Mamoiada è uno dei centri dove questa festa è particolarmente sentita e coincide con la prima uscita dei Mamutohones e l’inizio del Carnevale.

Mamoiada, custode dell’ancestrale memoria dei Mamuthones e degli Issohadores, celebra l’arrivo dell’anno nuovo con una festa dedicata a S. Antonio Abate o S.Antoni de su ohu. Ed ogni anno, come da tradizione, i Mamujadinos vivono questa ricorrenza perpetuando il rito del fuoco.
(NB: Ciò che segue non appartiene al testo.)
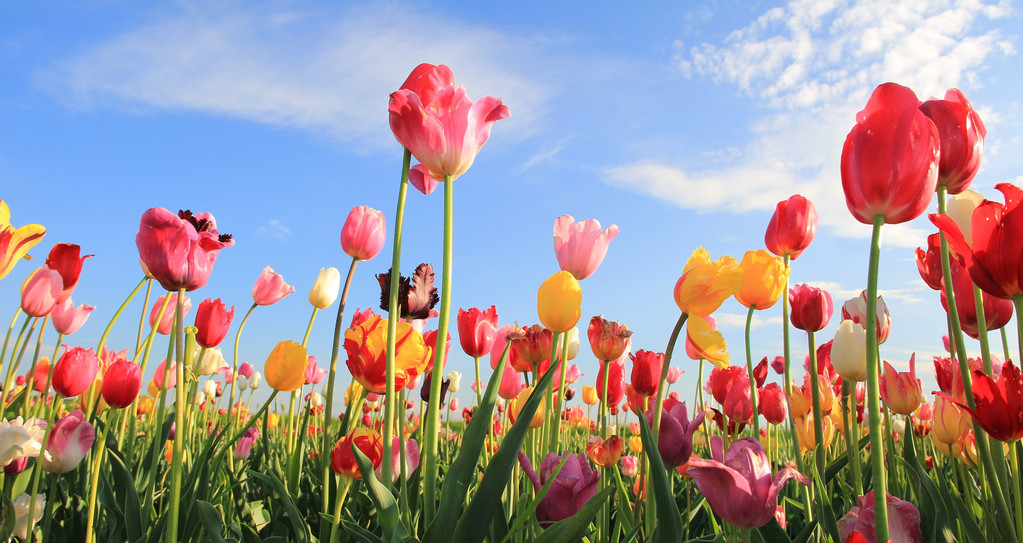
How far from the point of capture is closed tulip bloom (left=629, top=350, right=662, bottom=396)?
89.0 inches

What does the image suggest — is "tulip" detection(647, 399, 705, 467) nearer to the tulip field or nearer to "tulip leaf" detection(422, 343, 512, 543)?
the tulip field

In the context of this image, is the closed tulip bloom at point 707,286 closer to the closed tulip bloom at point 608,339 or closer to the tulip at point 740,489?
the tulip at point 740,489

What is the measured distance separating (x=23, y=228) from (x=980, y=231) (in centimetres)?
233

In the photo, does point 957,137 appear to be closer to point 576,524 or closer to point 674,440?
point 674,440

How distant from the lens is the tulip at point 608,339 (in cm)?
204

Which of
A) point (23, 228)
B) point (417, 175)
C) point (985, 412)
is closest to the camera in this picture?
point (985, 412)

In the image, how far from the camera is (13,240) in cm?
165

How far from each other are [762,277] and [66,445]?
2.15 metres

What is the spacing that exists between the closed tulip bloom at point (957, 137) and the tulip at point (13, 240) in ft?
7.72

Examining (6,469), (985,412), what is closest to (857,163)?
(985,412)

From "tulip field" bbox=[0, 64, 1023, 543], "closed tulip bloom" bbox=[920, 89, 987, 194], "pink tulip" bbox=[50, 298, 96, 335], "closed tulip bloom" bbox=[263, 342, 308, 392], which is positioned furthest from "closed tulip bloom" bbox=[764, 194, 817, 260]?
"pink tulip" bbox=[50, 298, 96, 335]

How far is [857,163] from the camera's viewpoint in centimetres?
100

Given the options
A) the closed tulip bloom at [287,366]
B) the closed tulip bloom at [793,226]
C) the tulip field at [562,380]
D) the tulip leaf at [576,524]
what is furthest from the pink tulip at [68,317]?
the closed tulip bloom at [793,226]

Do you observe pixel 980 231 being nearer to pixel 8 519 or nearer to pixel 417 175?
pixel 417 175
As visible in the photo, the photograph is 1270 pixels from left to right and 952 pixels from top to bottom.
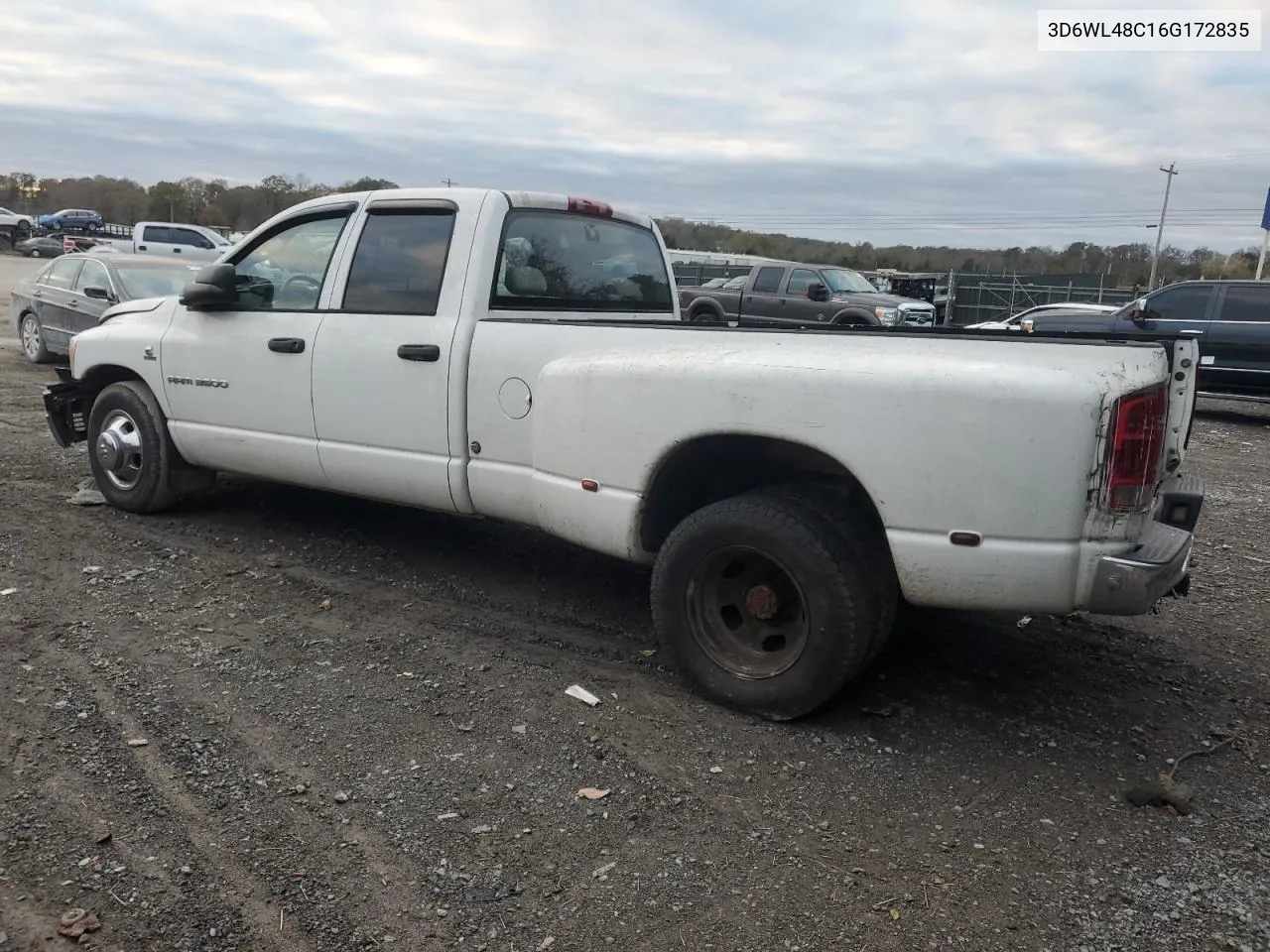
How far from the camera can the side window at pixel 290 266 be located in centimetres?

Questa festa si articola in tre giornate: il 16 gennaio “Su pesperu”, la vigilia, il 17 gennaio

 

“S. Antoni” e il 18 gennaio “S.Antoneddu”. Il 16 gennaio, alla vigilia del giorno dedicato al santo, fervono i preparativi per questa cerimonia che coinvolge l’intero paese. La legna utilizzata per i fuochi proviene da antiche radici di alberi tagliati anni prima, spesso sugherete o roverelle. Nessun albero viene reciso per l’occasione proprio per non arrecare ulteriore danno all’ ambiente. I falò sono in genere 35-40 e sono disseminati per i rioni ma il primo fuoco viene benedetto dal prete di fronte alla chiesa e i fedeli recitano il Credo per tre volte girando intorno ad esso.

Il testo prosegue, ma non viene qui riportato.